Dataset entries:

══════════

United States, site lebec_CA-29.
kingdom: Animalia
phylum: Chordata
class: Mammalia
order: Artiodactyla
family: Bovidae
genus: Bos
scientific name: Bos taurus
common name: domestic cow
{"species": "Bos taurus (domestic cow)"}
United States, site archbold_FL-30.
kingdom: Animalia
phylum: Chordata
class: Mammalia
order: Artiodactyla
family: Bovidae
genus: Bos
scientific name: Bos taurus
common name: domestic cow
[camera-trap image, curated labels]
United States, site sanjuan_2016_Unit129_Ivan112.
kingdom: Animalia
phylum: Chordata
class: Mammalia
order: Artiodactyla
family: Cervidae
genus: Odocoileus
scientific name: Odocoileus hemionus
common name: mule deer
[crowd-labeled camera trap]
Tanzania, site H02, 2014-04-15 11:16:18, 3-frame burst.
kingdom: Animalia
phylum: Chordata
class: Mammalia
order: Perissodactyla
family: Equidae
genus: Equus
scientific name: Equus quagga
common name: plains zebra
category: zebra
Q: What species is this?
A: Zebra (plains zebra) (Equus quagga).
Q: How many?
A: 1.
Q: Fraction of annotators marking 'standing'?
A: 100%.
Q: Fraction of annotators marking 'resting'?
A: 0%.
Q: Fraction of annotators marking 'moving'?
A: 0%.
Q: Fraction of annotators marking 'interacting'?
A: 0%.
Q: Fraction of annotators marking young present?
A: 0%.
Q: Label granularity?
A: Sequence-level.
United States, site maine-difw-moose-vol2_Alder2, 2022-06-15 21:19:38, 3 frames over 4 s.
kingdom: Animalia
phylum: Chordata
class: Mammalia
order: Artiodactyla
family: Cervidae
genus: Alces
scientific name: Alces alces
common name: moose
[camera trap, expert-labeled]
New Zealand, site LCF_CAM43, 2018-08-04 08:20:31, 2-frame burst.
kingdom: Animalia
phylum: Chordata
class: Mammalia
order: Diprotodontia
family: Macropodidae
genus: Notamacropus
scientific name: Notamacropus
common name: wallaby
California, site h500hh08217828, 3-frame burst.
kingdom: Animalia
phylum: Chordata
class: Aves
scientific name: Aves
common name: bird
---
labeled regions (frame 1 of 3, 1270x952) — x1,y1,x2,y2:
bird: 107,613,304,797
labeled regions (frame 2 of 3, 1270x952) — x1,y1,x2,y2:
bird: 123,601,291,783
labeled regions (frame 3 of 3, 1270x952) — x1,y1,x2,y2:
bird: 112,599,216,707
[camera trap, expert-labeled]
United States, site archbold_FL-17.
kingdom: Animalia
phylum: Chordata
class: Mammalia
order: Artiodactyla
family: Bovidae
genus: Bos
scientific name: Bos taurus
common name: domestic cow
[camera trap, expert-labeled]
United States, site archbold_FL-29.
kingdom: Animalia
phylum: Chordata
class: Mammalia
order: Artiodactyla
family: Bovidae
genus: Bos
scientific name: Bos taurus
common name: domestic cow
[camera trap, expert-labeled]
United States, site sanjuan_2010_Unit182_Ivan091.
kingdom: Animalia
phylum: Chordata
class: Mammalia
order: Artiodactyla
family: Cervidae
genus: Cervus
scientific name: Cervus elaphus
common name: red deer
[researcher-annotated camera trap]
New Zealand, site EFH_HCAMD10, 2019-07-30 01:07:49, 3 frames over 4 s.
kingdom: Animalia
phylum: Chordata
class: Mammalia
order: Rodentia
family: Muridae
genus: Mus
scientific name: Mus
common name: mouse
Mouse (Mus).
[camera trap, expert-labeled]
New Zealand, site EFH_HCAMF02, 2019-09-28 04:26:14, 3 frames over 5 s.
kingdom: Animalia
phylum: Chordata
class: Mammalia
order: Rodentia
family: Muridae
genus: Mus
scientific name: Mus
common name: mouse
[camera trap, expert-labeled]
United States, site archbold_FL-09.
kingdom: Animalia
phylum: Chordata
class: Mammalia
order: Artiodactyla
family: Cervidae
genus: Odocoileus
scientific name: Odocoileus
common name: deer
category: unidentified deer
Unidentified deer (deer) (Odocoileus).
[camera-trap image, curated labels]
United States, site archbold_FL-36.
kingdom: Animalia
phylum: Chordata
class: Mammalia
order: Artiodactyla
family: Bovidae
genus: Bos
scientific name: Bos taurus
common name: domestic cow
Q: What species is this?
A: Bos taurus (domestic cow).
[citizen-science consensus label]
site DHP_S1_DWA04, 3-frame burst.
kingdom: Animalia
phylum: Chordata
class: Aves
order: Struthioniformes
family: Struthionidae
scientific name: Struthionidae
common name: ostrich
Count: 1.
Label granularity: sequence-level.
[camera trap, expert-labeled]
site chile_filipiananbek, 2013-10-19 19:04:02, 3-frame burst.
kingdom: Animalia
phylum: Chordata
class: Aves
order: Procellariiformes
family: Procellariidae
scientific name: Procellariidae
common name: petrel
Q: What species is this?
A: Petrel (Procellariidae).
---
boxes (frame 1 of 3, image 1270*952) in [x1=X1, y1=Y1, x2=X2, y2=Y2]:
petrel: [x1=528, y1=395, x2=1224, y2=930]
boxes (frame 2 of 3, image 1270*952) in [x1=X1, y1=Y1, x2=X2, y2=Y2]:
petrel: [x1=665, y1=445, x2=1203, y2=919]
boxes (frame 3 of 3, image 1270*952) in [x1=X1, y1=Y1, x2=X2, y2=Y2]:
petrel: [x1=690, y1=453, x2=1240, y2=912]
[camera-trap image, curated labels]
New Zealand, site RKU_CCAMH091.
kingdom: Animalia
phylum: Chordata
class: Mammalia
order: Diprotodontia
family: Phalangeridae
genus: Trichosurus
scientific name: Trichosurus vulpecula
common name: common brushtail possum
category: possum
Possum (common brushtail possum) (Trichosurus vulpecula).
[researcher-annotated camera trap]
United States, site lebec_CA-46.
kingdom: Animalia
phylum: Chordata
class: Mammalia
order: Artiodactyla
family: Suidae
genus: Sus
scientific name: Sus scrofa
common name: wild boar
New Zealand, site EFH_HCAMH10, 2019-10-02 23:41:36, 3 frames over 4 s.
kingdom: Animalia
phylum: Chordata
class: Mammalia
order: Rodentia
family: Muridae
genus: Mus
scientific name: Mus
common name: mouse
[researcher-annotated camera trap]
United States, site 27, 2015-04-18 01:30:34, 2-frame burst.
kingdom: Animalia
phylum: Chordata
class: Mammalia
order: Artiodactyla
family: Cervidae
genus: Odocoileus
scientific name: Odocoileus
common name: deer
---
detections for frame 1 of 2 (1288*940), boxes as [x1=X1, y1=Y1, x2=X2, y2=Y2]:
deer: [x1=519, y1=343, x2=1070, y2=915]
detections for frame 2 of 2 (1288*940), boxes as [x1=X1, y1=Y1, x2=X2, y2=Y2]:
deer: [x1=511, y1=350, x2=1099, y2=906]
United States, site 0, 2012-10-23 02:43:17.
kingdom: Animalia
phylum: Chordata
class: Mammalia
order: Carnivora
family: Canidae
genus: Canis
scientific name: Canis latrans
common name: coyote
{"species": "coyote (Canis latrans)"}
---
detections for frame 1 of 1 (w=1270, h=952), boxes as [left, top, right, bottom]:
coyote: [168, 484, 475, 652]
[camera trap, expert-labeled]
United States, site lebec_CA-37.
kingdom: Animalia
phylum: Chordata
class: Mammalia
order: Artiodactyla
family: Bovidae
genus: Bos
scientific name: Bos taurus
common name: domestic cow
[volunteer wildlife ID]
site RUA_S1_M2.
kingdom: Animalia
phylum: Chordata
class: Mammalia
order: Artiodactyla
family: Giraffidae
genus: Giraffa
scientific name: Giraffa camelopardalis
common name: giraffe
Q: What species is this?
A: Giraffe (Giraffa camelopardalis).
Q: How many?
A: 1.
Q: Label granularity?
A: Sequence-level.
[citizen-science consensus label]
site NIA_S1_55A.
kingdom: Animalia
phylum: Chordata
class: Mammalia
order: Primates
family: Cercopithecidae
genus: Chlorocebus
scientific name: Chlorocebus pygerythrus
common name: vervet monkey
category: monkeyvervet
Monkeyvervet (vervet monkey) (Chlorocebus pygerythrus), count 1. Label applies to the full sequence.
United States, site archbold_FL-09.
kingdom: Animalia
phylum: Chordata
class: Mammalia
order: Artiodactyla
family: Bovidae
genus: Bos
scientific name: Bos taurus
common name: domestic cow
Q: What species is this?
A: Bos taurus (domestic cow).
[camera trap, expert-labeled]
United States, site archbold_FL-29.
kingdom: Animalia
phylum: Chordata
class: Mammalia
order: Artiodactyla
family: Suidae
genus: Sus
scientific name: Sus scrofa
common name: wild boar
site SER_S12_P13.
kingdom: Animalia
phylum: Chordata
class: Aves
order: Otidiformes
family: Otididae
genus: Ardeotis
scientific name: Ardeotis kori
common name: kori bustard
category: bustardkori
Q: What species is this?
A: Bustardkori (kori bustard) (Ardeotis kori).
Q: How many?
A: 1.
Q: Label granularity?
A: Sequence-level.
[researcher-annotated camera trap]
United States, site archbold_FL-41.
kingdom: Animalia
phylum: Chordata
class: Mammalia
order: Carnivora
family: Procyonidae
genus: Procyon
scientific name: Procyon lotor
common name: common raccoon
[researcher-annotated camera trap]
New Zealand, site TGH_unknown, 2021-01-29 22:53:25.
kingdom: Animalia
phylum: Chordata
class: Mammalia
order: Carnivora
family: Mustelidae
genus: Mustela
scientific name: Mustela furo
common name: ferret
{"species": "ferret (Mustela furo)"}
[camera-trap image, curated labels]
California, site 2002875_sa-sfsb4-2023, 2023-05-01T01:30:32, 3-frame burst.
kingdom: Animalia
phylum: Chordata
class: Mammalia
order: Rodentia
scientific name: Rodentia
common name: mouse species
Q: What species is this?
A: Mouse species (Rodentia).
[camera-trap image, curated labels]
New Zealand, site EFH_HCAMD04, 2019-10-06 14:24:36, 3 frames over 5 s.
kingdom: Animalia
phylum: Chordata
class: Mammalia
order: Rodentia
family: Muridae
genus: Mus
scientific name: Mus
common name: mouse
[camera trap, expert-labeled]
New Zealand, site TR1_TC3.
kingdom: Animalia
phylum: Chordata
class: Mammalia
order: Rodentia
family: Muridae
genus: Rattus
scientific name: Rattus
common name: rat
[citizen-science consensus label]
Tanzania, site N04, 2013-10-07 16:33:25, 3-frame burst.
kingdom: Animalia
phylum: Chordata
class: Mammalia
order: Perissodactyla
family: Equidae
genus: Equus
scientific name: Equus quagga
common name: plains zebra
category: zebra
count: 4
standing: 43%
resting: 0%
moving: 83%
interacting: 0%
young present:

══════════

TASK GOAL:
The lines to return are those in the entries above that include "frames".

RESULT OF THE EXERCISE:
United States, site maine-difw-moose-vol2_Alder2, 2022-06-15 21:19:38, 3 frames over 4 s.
New Zealand, site EFH_HCAMD10, 2019-07-30 01:07:49, 3 frames over 4 s.
New Zealand, site EFH_HCAMF02, 2019-09-28 04:26:14, 3 frames over 5 s.
New Zealand, site EFH_HCAMH10, 2019-10-02 23:41:36, 3 frames over 4 s.
New Zealand, site EFH_HCAMD04, 2019-10-06 14:24:36, 3 frames over 5 s.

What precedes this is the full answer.